__Problem__:
Starting at the line that has "Looking at this" and continuing through the last item, format the items as a two-column CSV with the headers text and answer. Give one row per item, and put each value in a single quoted field with its line breaks replaced by spaces.
◆ ◆ ◆ ◆ ◆ ◆ ◆
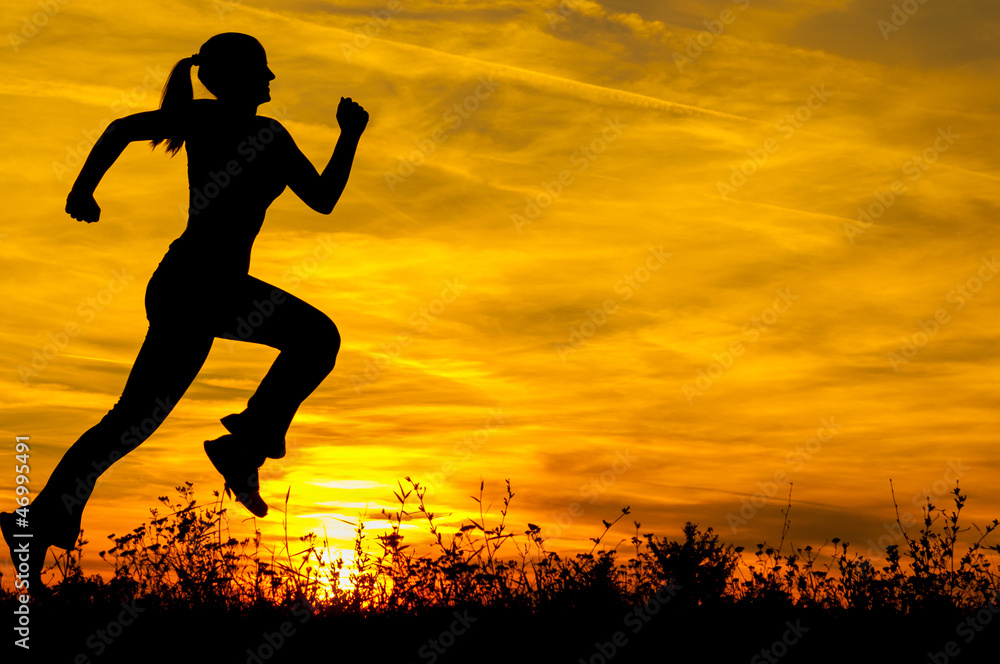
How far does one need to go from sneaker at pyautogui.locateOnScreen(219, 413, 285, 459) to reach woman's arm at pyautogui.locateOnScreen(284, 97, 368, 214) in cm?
131

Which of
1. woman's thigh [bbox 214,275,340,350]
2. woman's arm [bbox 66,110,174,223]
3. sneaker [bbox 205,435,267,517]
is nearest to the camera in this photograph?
woman's arm [bbox 66,110,174,223]

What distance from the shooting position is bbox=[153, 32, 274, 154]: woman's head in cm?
566

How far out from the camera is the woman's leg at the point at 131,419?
5.51 meters

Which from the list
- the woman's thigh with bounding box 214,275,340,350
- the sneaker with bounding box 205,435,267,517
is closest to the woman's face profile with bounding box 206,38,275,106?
the woman's thigh with bounding box 214,275,340,350

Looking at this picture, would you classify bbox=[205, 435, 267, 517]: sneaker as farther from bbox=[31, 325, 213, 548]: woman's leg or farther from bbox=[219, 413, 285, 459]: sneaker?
bbox=[31, 325, 213, 548]: woman's leg

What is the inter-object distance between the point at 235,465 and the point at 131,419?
64cm

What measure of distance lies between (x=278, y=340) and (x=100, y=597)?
221cm

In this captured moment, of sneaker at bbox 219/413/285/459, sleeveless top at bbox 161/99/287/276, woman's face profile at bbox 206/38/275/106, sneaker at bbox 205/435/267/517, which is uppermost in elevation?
woman's face profile at bbox 206/38/275/106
◆ ◆ ◆ ◆ ◆ ◆ ◆
__Answer to this task__:
text,answer
"Looking at this picture, would you classify bbox=[205, 435, 267, 517]: sneaker as farther from bbox=[31, 325, 213, 548]: woman's leg or farther from bbox=[219, 413, 285, 459]: sneaker?","bbox=[31, 325, 213, 548]: woman's leg"
"What is the inter-object distance between the point at 235,465 and the point at 131,419?","64cm"
"What measure of distance lies between (x=278, y=340) and (x=100, y=597)?","221cm"
"In this captured moment, of sneaker at bbox 219/413/285/459, sleeveless top at bbox 161/99/287/276, woman's face profile at bbox 206/38/275/106, sneaker at bbox 205/435/267/517, which is uppermost in elevation?","woman's face profile at bbox 206/38/275/106"